* [Exercise aim]: Below are records; print only the lines from the line containing "Roman Colosseum - Roman Holiday Wallet" to the end, both included, reproduced exactly and without the pictures.
Recorded information START
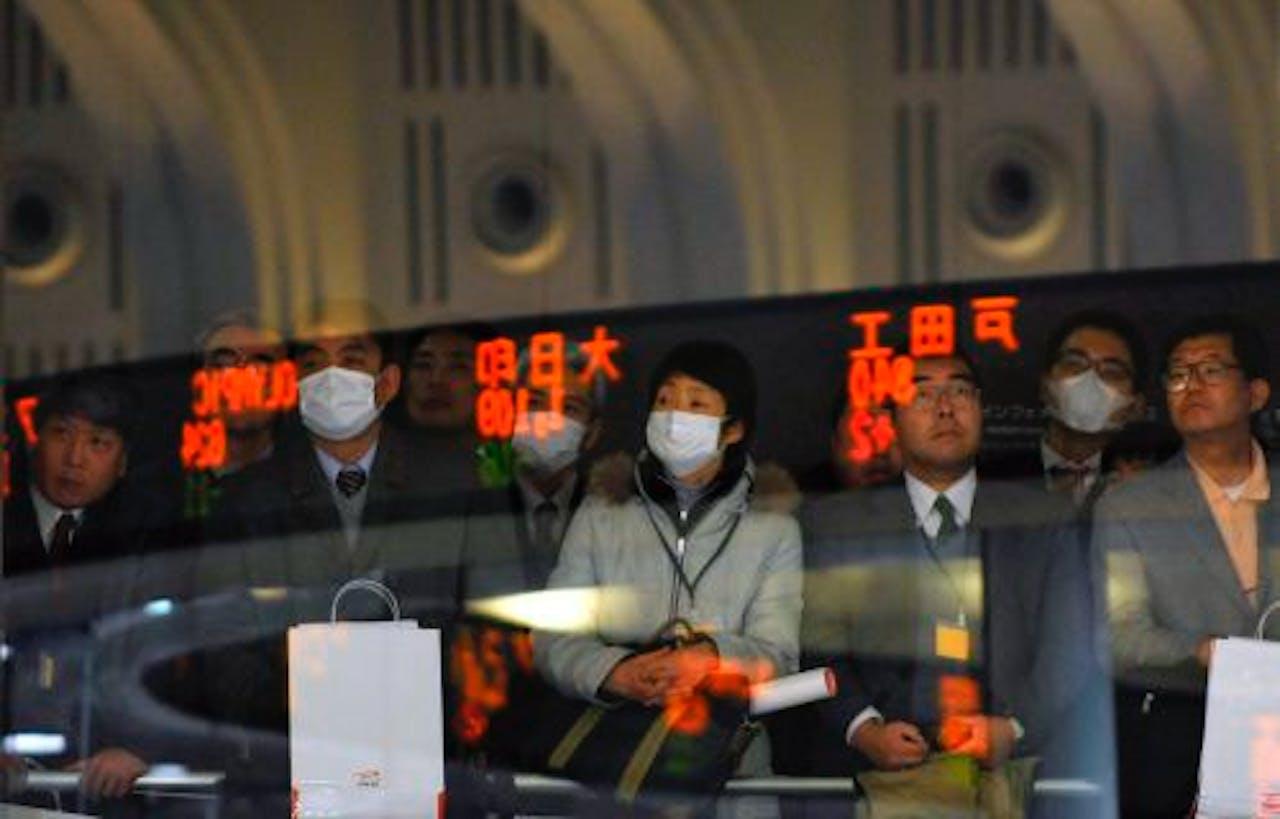 De Tokyo Stock Exchange. EPA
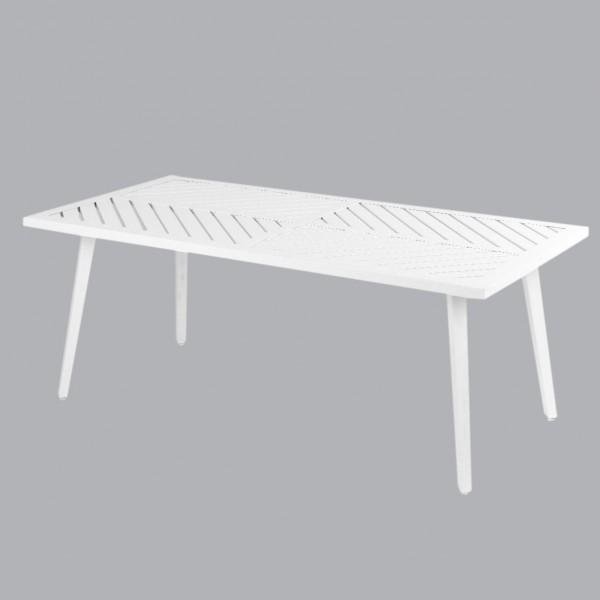 Table basse de jardin Aluminium Venice - Blanc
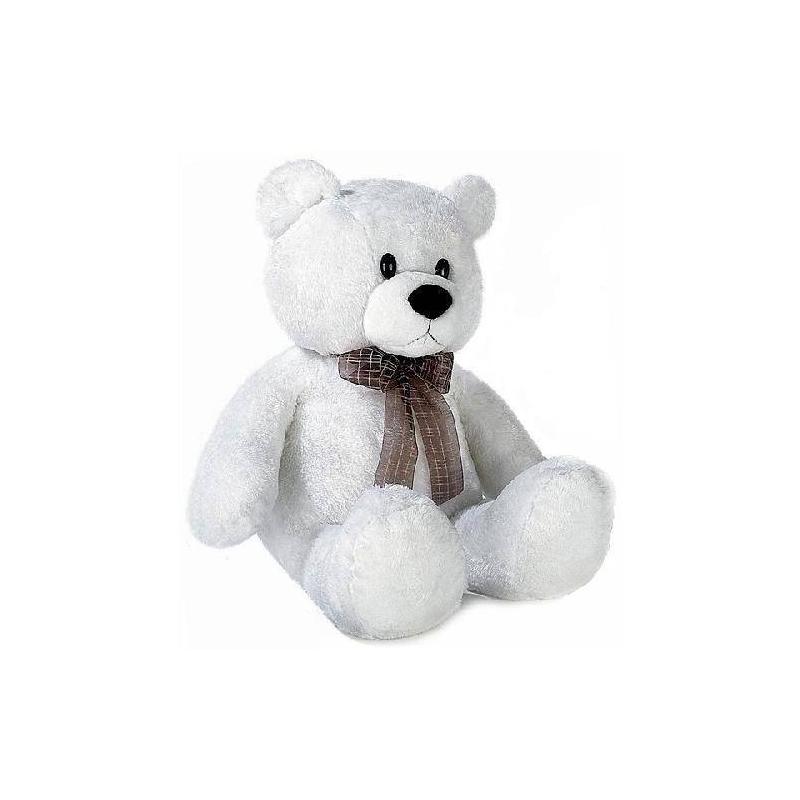 Медведь белый сидячий 74 смМягкая игрушка Медведь белый сидячий 74 см. маркиAurora.<br>Этот плюшевый медвежонок отличается превосходным качеством и способствует развитию у детей воображения и тактильной чувствительности. К тому же внутри игрушки имеютсяплacтмaccoвыe гpaнулы, которые помогают лучшеразвивать тактильные навыки. Игрушка сделана из безопасных для детей материалов (гипоаллергенные плюш и синтепон).<br><br>Возраст от: 3 года<br>Пол: Не указан<br>Артикул: 633888<br>Бренд: Южная Корея<br>Размер: от 3 лет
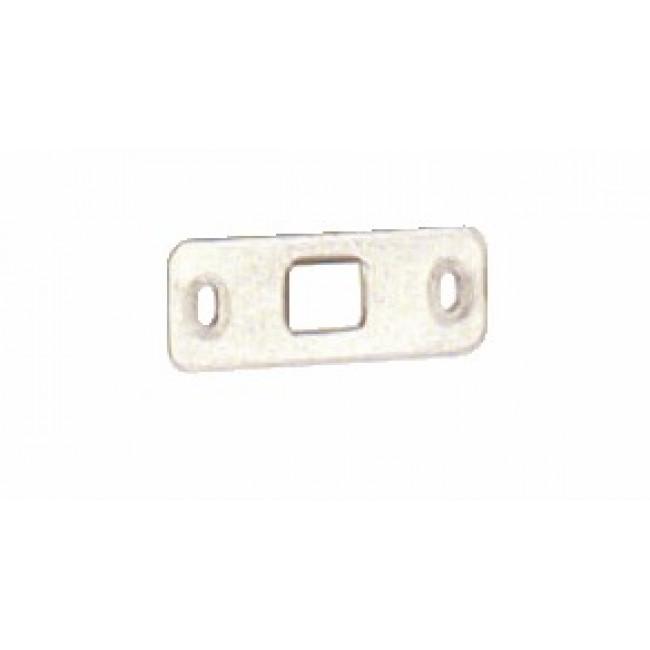 Gâche basse plate inox pour crémone pompier - dimensions 65 x 25 mm LA CROISÉE DS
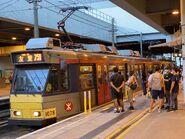 1078(174) MTR Light Rail 751 28-08-2021(2)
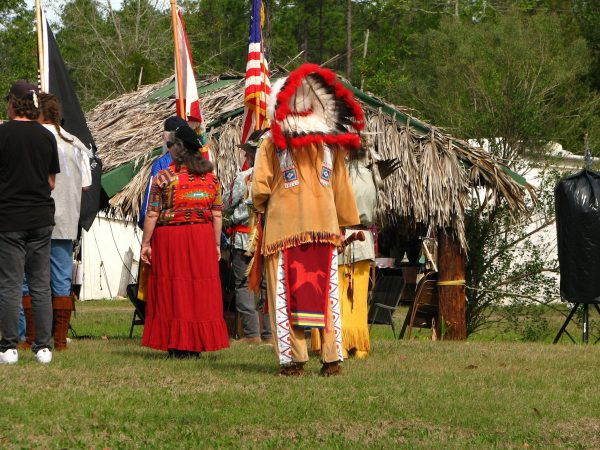 NativeAmericanPowWow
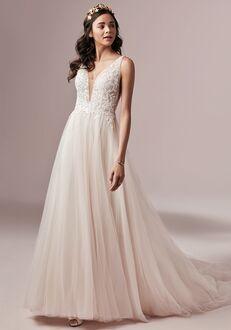 Rebecca Ingram MCKENNA A-Line Wedding Dress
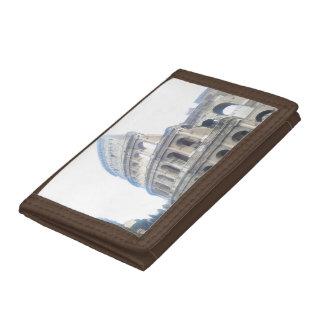 Roman Colosseum - Roman Holiday Wallet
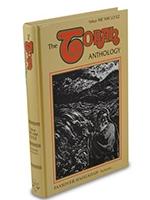 Torah Anthology - Passover Haggadah - Me'am Loez (Ashkenaz)
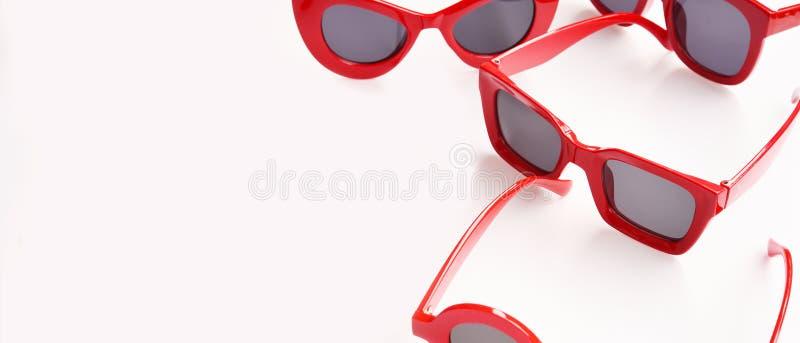 Modern fashionable sunglasses stock image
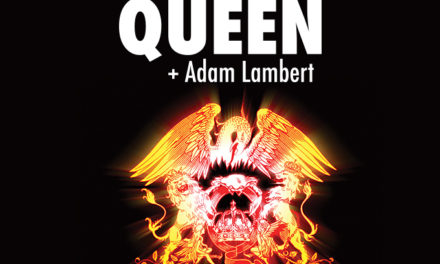 Queen + Adam Lambert to Rock UK Late 2017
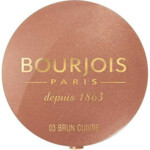 Bourjois Little Round Pot Blush 03 Brun Cuivré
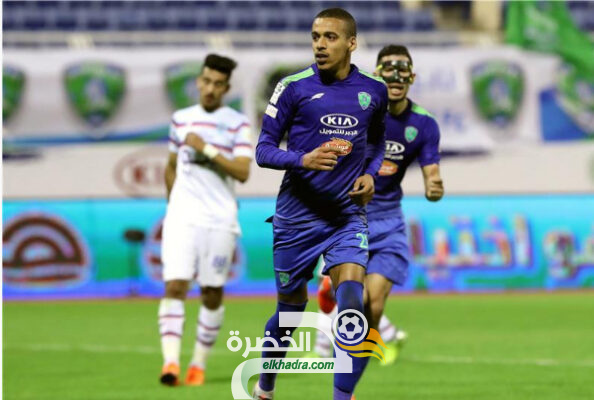 بن دبكة هداف في هزيمة الفتح امام أبها في الدوري السعودي 8
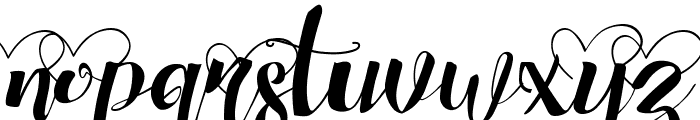 Chocolate Heart Love Font LOWERCASE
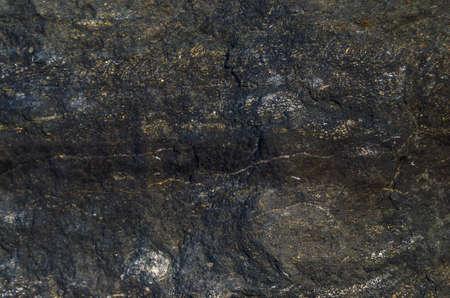 La textura de la roca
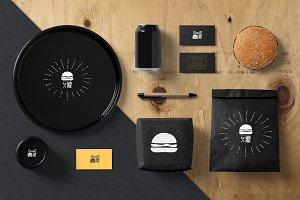 4 Fast Food Logos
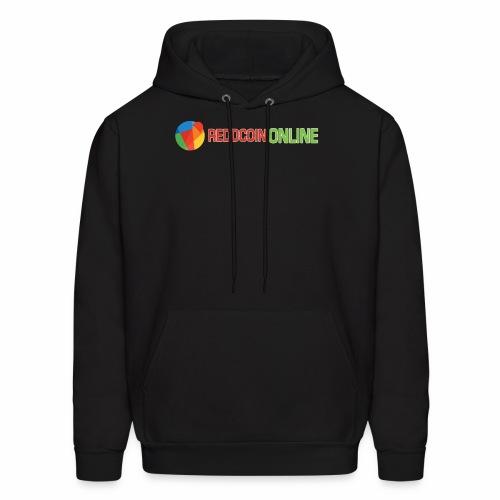 Reddcoin online logo red and green - Men's Hoodie
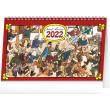 Stolní kalendář Josef Lada – Na vsi 2022, 23,1 × 14,5 cm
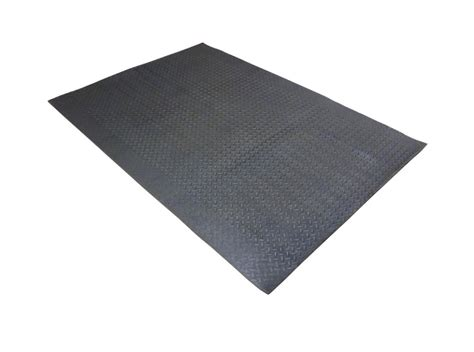 Wide Mat by Westin Universal Fit Truck Bed Mat 96 Quot X 72 Quot Wide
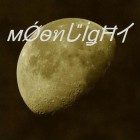 View QcMoOnLiGhT's Profile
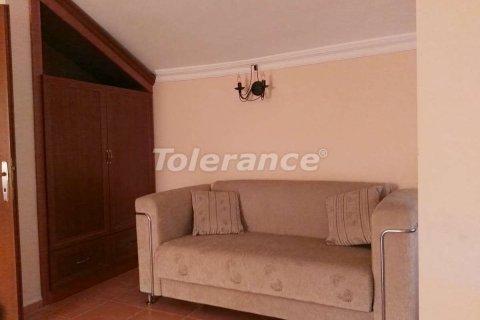 Продажа квартиры в Кемере, Анталья, Турция 4+1, 160м2, №3872 – фото 9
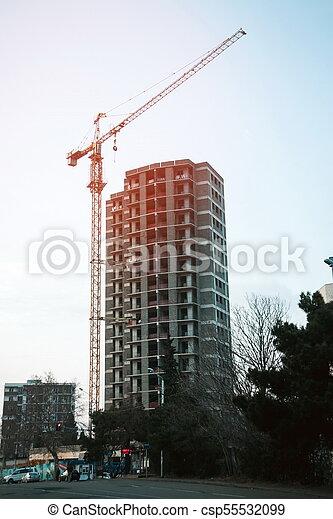 bâtiment, nouveau, construction, soir, site - csp55532099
Recorded information END
* [Output for this exercise]:
 Roman Colosseum - Roman Holiday Wallet
 Torah Anthology - Passover Haggadah - Me'am Loez (Ashkenaz)
 Modern fashionable sunglasses stock image
 Queen + Adam Lambert to Rock UK Late 2017
 Bourjois Little Round Pot Blush 03 Brun Cuivré
 بن دبكة هداف في هزيمة الفتح امام أبها في الدوري السعودي 8
 Chocolate Heart Love Font LOWERCASE
 La textura de la roca
 4 Fast Food Logos
 Reddcoin online logo red and green - Men's Hoodie
 Stolní kalendář Josef Lada – Na vsi 2022, 23,1 × 14,5 cm
 Wide Mat by Westin Universal Fit Truck Bed Mat 96 Quot X 72 Quot Wide
 View QcMoOnLiGhT's Profile
 Продажа квартиры в Кемере, Анталья, Турция 4+1, 160м2, №3872 – фото 9
 bâtiment, nouveau, construction, soir, site - csp55532099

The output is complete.